El ex subsecretario de Minería

Los pagos que el ex subsecretario de Minería Pablo Wagner habría recibido de parte del grupo Penta mientras ejercía sus funciones en el gobierno anterior llevaron a que el Consejo de Defensa del Estado (CDE) se querellara en su contra por el delito de cohecho el 14 de noviembre.

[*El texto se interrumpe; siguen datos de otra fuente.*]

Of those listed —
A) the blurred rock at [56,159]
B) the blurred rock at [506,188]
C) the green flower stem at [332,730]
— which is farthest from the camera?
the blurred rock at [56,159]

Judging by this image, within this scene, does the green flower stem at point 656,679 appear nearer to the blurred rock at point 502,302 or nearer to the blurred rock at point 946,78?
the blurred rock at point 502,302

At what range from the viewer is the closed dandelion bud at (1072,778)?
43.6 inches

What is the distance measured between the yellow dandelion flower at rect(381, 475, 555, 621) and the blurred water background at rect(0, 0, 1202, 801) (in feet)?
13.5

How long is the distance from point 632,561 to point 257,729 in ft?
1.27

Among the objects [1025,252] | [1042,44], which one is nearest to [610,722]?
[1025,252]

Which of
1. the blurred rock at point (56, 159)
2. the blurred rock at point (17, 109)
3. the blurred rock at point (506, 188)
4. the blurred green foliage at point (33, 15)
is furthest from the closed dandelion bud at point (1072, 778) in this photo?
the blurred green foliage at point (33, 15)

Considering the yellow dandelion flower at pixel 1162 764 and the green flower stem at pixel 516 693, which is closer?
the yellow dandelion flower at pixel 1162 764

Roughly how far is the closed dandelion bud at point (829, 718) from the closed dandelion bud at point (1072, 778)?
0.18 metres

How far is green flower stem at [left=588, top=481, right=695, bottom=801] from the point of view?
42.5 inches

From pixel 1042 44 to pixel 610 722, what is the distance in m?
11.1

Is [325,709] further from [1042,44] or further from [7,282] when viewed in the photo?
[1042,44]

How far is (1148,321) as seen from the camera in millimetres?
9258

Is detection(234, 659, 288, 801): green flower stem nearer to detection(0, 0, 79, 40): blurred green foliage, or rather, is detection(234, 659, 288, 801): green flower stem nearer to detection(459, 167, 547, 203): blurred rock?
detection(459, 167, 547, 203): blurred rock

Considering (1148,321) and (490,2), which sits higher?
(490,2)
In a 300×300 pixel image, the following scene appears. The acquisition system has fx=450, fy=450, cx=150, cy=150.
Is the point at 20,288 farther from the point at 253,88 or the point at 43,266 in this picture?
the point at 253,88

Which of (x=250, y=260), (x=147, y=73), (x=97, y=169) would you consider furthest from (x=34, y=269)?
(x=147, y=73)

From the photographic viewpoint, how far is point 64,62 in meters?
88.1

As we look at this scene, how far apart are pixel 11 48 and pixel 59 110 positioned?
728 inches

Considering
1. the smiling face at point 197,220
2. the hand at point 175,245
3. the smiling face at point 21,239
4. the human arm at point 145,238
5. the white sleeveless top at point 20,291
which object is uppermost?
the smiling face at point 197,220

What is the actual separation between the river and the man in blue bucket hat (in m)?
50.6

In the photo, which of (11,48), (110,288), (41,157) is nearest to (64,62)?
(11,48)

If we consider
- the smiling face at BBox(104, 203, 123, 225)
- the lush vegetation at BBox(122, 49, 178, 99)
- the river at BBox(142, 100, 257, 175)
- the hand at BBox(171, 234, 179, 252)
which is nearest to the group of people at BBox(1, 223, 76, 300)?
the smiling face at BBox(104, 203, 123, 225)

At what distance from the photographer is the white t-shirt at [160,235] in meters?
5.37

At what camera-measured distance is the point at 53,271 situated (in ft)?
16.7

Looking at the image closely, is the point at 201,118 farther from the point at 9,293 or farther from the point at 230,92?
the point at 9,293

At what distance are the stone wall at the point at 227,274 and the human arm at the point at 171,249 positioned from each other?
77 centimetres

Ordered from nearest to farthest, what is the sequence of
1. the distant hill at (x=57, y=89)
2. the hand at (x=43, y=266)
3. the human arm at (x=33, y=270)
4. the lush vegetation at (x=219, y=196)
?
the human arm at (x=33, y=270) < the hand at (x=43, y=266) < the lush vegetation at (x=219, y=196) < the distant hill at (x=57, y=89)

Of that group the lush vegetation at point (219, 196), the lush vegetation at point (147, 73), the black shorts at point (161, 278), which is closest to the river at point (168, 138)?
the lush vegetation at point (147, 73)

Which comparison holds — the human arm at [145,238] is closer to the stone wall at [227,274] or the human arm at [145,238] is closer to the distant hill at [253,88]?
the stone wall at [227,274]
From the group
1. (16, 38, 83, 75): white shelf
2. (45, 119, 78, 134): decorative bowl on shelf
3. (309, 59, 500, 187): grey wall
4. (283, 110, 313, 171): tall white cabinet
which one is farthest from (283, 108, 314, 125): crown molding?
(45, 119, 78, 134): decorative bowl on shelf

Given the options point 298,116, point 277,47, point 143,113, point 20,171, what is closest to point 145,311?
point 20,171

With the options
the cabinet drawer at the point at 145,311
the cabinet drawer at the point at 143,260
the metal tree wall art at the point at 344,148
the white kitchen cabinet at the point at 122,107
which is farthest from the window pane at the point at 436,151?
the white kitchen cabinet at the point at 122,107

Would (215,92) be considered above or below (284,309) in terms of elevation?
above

Según el organismo, entre el 11 de marzo de 2010 y el 2 de octubre de 2012, “la empresa Penta le efectuó 14 depósitos de $ 3 millones, cada uno, totalizando la suma de $ 42 millones”.

* Cohecho:

Según el Código Penal, este delito se comete cuando un empleado público “solicitare o aceptare recibir un beneficio económico para sí o un tercero para omitir o por haber omitido un acto debido propio de su cargo, o para ejecutar o por haber ejecutado un acto con infracción a los deberes de su cargo”. Este ilícito es sancionado con penas que van desde los 541 días hasta los tres años de presidio. También la “inhabilitación absoluta para cargos u oficios públicos temporal en cualquiera de sus grados y multa” consistente en pagar el doble de lo recibido.

Abogados penalistas coincidieron en la dificultad que existe para acreditar este delito ante un tribunal porque no está clara la contraprestación -favorecer u omitirse en favor de Penta- que había cometido Wagner. A esto se suma que Wagner no tiene antecedentes penales y declararía voluntariamente.

Sin embargo, el delito de cohecho no exige solamente una contraprestación y basta la recepción de dinero por parte del funcionario público. La querella del CDE así lo explicó: “El delito (de cohecho) se agota por el solo hecho de solicitar o aceptar recibir el beneficio económico ilícito”, señala el documento donde el organismo da por consumado el delito por parte de Wagner. En este caso, la pena a la que se expondría el ex subsecretario es de 61 días.